Pair Trading with Primerica and FG Annuities

The main advantage of trading using opposite Primerica and FG Annuities positions is that it hedges away some unsystematic risk. Because of two separate transactions, even if Primerica position performs unexpectedly, FG Annuities can make up some of the losses. Pair trading also minimizes risk from directional movements in the market. For example, if an entire industry or sector drops because of unexpected headlines, the short position in FG Annuities will offset losses from the drop in FG Annuities' long position.

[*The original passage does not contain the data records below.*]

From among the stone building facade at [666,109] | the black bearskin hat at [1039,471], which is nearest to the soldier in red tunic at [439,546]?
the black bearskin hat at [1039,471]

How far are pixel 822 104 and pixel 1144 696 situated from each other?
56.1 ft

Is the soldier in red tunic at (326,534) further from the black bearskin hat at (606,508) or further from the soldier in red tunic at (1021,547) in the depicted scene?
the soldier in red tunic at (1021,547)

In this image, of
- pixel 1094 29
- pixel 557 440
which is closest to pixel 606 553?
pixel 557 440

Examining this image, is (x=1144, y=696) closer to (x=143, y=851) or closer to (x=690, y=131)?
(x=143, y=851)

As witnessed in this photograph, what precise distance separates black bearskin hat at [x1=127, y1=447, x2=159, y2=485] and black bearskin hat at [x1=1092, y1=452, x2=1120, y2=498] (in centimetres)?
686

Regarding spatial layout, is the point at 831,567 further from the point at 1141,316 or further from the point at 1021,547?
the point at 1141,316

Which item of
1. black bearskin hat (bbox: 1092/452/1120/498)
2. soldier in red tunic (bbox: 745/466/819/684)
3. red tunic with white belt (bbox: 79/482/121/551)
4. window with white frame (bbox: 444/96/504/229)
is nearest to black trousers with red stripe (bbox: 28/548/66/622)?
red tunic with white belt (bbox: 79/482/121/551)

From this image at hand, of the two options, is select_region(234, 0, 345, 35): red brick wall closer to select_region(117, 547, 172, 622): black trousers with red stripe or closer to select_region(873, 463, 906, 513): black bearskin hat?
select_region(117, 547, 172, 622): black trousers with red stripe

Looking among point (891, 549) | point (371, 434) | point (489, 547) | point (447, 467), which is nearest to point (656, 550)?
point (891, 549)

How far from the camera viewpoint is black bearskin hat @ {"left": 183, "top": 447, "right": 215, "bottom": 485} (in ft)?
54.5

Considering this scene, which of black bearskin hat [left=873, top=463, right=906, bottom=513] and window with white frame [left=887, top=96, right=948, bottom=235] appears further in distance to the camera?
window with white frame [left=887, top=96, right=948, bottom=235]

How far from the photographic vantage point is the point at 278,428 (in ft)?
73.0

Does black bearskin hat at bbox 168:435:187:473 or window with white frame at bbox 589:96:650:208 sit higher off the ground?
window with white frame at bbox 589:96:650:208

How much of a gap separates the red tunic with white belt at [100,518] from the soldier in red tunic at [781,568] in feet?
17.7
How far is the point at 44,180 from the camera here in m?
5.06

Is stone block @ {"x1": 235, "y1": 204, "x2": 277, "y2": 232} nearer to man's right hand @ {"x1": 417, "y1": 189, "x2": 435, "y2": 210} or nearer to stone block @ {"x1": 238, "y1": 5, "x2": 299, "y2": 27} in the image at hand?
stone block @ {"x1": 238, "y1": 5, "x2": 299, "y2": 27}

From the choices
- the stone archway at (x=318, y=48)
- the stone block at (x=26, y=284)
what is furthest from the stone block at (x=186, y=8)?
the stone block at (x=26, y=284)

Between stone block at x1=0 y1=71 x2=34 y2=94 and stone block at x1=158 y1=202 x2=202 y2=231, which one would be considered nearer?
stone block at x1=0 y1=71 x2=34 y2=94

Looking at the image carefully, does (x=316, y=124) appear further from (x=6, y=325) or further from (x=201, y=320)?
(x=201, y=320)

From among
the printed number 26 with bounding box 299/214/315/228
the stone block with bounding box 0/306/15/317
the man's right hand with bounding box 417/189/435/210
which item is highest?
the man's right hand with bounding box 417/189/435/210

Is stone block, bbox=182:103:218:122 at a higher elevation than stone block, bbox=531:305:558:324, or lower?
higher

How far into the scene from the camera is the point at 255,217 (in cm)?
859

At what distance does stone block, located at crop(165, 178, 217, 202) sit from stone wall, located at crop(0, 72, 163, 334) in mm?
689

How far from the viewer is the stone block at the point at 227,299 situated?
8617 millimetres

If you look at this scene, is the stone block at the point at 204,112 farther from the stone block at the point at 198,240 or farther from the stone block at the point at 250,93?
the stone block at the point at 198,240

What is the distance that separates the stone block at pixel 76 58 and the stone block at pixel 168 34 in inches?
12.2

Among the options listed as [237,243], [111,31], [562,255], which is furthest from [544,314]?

The idea behind Primerica and FG Annuities Life pairs trading is to make the combined position market-neutral, meaning the overall market's direction will not affect its win or loss (or potential downside or upside). This can be achieved by designing a pairs trade with two highly correlated stocks or equities that operate in a similar space or sector, making it possible to obtain profits through simple and relatively low-risk investment.
Check out your portfolio center.
Note that this page's information should be used as a complementary analysis to find the right mix of equity instruments to add to your existing portfolios or create a brand new portfolio. You can also try the Portfolio Volatility module to check portfolio volatility and analyze historical return density to properly model market risk.